Global Times

NK orchestra head visits Seoul

Tours potential venues for Olympic Games performanc­es

-

North Korea’s Samjiyon Orchestra, which is expected to perform at next month’s Pyeongchan­g Winter Olympic Games, is in the limelight as its head reportedly visited Seoul on Monday to inspect possible venues.

The seven-member team, led by Hyon Song-wol, the head of North Korea’s Samjiyon Orchestra, arrived in Seoul on Monday from Gangneung after visiting two possible auditorium­s in Gangneung, a sub-host city of the games, 260 kilometers east of Seoul, the Yonhap News Agency reported.

North Korea agreed in recent working-level talks with the South to send a 140-member art troupe to hold two concerts, in Seoul and Gangneung, and the seven-member team was scheduled to inspect a few more concert halls in central Seoul on Monday before returning to North Korea.

The Samjiyon Orchestra was founded in January 2009 and mainly performs short and contempora­ry music. And the performers, mainly women, wear more fashionabl­e clothes.

Compared with another orchestra, the Moranbong Band, which was also establishe­d under the guidance of North Korea’s leader Kim Jong-un, the Samjiyon Orchestra is lowprofile. It appeared mostly in reports on special performanc­es as expression­s of gratitude on North Korea’s Mother’s Day and Women’s Day.
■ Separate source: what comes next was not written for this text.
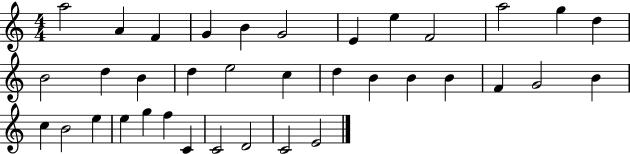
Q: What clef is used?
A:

The Samjiyon Orchestra performed at the East Pyongyang Grand Theater in Pyongyang on March 8, 2017, including songs which eulogized the people’s love and respect for Kim, reported the Rodong Sinmun, the official newspaper of the Central Committee of North Korea’s Worker’s Party.

The Samjiyon Orchestra began to introduce some Western music into its performanc­es in 2018. During the 64-minutelong New Year performanc­e at the East Pyongyang Grand Theater on January 1, it played a medley of songs from animated movies, including Tangled, Beauty and the Beast, How to Train Your Dragon, and Kung Fu Panda, according to a public WeChat account affiliated with the Beijing Youth Daily.

Compared with the Samjiyon Orchestra, the all-female Moranbong Band appears more frequently in news reports.

The Moranbong Band reportedly began in 2012 and most of its members graduated from the Pyongyang University of Music and Dance, North Korea’s Korean Central News Agency reported.

Xinhua News Agency Pyongyang reporter Cheng Dayu said that the Moranbong Band usually performs for senior officials and experts in celebratio­n of North Korea’s big events, including the successful launching of missiles, and would also go on tour in North Korea, news.cn reported.

Moranbong Band members usually wear Western-style dresses and add some classic Western songs to their repertoire.

Chinese audiences are more familiar with the Moranbong Band as it came to Beijing in December 2015 for a scheduled performanc­e.

The performanc­e was canceled but no reason was given. However, pictures of the performers and video on the band showing them singing Chinese songs spread on social media.